笑顔の宇野、失意の羽生。逆転優勝にはフリーで200点台が必須に (2ページ目)

  • 折山淑美●取材・文 text by Oriyama Toshimi
  • 能登直●撮影 photo by Noto Sunao

 そのサルコウも成功するかと思われた瞬間、羽生は着氷でバランスを崩して左膝を氷についてしまう。そのまま立ち上がって2回転トーループをつけたが、それは連続ジャンプと認められず、得点の対象になった基礎点は4回転サルコウの分だけ。GOE(出来栄え点)でも4点減点される結果となってしまった。

 その後はキッチリと加点をもらう完璧な滑りをしたが、得点は98.39点。その時点でトップに立っていたボーヤン・ジンを0.25点下回り、全員が滑り終わった時点で5位となった。

「跳んだ瞬間の感じはよかったけれど、降りた瞬間に『アレッ?』と思いました。映像を見たら、軸がちょっと後ろに倒れていたかなと思うけど......。1番滑走は得意だと思っているし、それにどう対応するかも考えて練習ができていた。

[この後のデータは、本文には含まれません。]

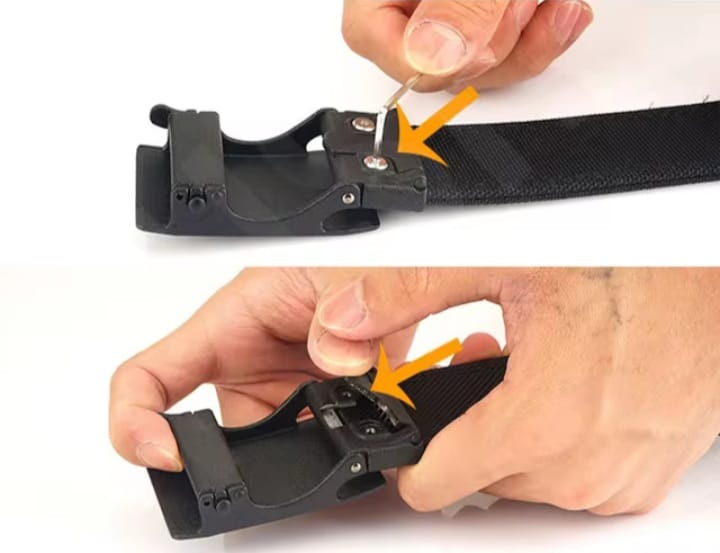 TUSHI RATCHET EDC BELT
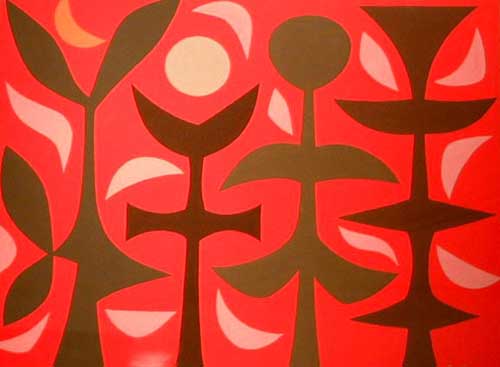 Painting Code#7572-Moon Garden 
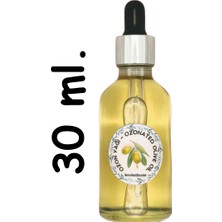 Ozon Yağı 30 Ml, Ozonlanmış Zeytinyağı, Jel Kıvamında, Farkı Fark Edeceksiniz.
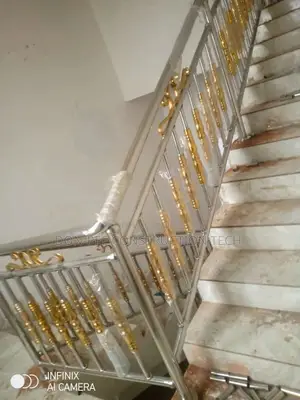 Stainless Steel Gold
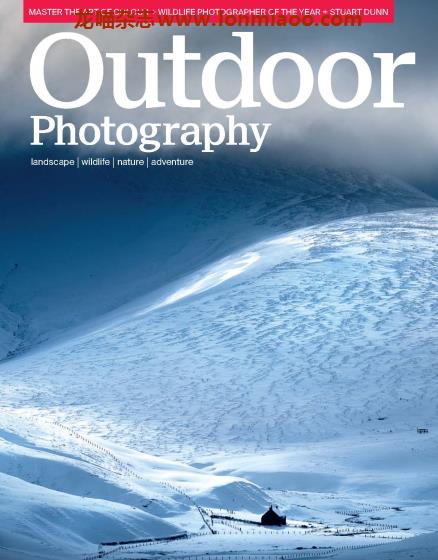 [美国版]Outdoor Photography 户外摄影杂志 2020年12月刊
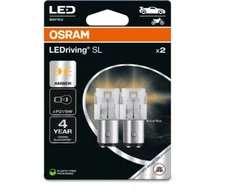 Osram LEDriving SL P21/5W geltonas - rinkinys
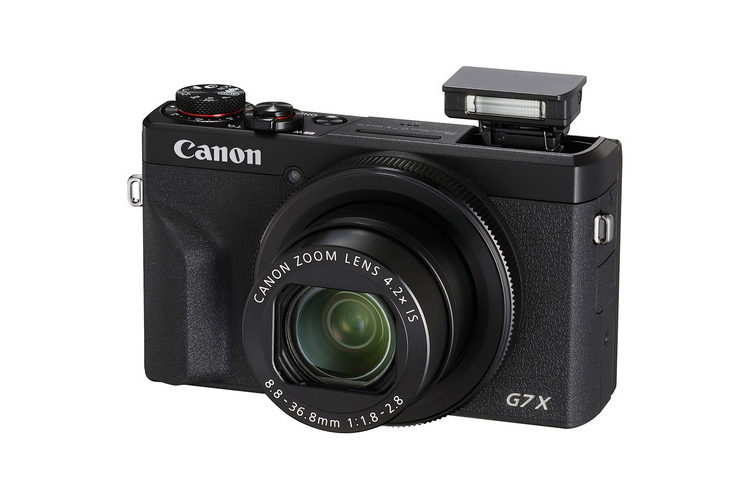 Canon PowerShot G7 X MK III (czarny)  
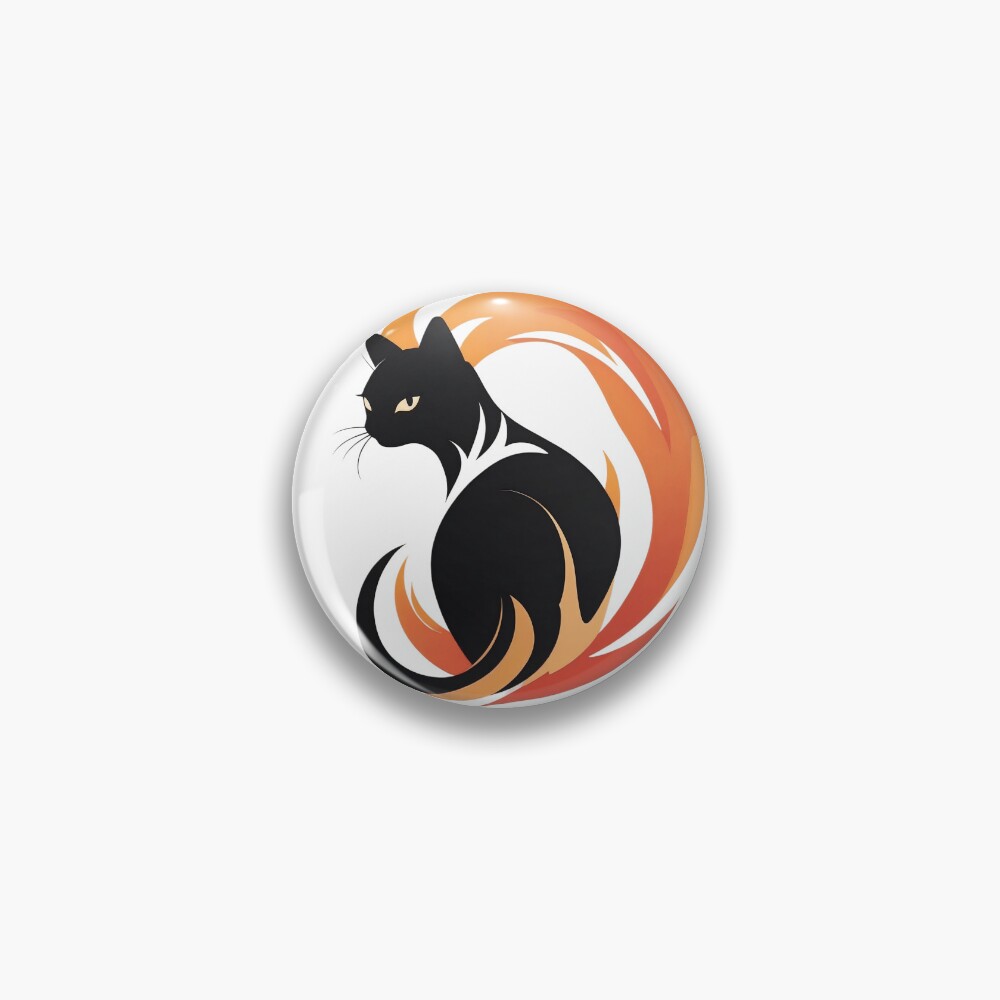 Item preview, Pin designed and sold by Kitkataclysm.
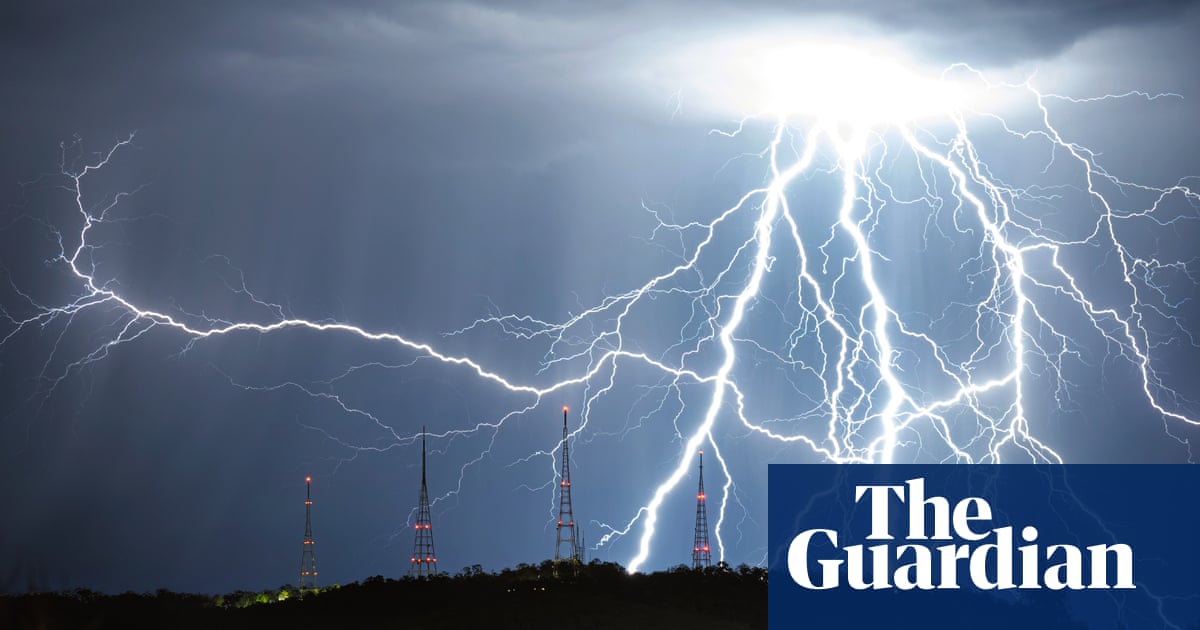 Weather wonders: Bureau of Meteorology’s 2022 calendar – in pictures
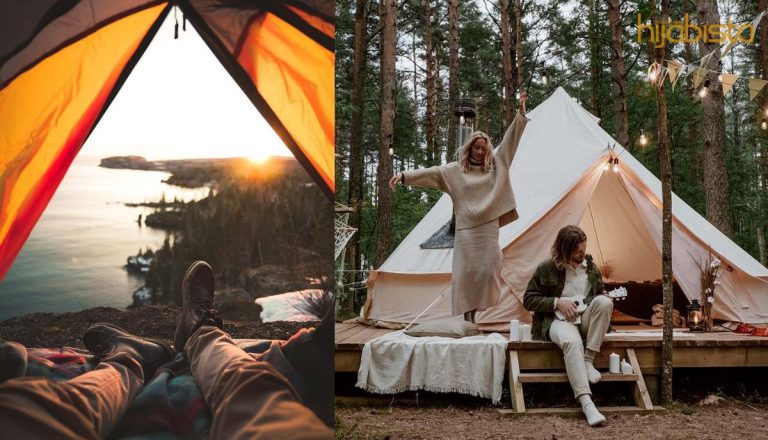 Glamping: Berkhemah Dengan Gaya Semuanya Perlu Anda Tahu. Bukan Sekadar Trend!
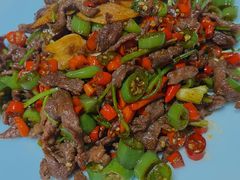 小炒黄牛肉-香浙汇(望京店)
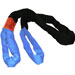 Stren-Flex® Blue Endless Round Sling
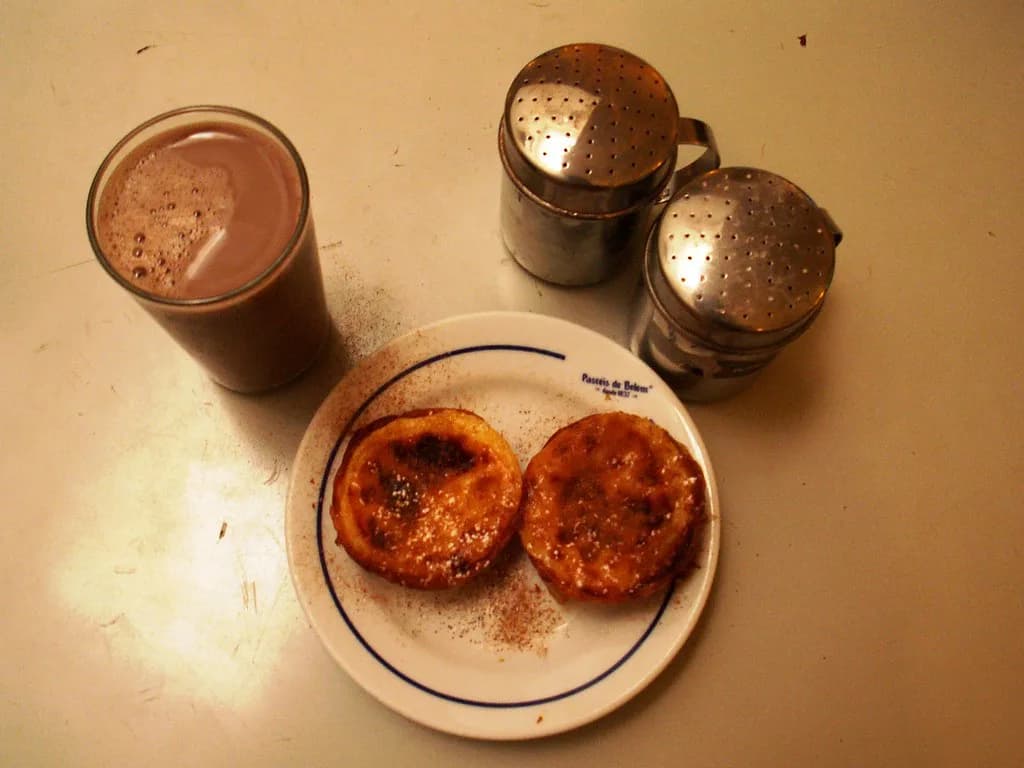 Pastel de Nata: What It Is and How to Order One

 6分間練習もそんなに悪くなかったと思いますが、結局ミスをしてしまったことには変わりないので。今シーズンはずっと『悔しい』とばかり言ってますが、その経験を活かせずに終わってしまい、自分に不甲斐ない気持ちでいっぱいです」

 自信を持って跳んだ4回転サルコウでの想定外のミス。いつもは前向きな表情で話す羽生だが、この日ばかりは失意が前面に出ている雰囲気があった。